Le 1er avril, c’est le site indépendant The Wire qui fut accusé d’avoir diffusé des “fake news” sur le Premier ministre Yogi Adityanath, et qui vaut à son rédacteur en chef, Siddharth Varadarajan d’être poursuivi, entre autres, pour désobéissance à un ordre émis par un fonctionnaire. Il risque jusqu’à cinq ans de prison..

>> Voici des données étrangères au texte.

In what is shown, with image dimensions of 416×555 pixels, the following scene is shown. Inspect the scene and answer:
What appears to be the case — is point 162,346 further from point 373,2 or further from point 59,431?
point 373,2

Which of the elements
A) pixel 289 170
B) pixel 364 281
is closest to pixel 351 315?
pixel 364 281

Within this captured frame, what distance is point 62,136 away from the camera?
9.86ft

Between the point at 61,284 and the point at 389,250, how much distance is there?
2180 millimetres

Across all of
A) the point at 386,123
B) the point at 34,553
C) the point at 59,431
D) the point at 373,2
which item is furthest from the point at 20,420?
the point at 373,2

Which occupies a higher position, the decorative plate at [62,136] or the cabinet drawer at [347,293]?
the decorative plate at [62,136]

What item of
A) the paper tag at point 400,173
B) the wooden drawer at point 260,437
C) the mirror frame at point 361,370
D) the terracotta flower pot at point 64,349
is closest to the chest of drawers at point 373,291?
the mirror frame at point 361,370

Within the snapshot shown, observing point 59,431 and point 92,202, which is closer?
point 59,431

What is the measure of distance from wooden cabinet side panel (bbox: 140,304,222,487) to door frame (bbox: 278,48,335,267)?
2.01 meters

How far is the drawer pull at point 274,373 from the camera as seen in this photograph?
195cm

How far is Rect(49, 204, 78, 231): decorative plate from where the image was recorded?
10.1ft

Le 18 mai, le même Premier ministre Yogi Adityanath a lui-même porté plainte contre Ravindra Saxena, un reporter du portail d’information Today-24, suite à un reportage vidéo réalisé dans un centre de quarantaine du district de Sitapur, qui a déplu aux autorités. 


L’Inde se situe à la 142e place sur 180 pays dans le Classement mondial de la liberté de la presse établi en 2020 par RSF.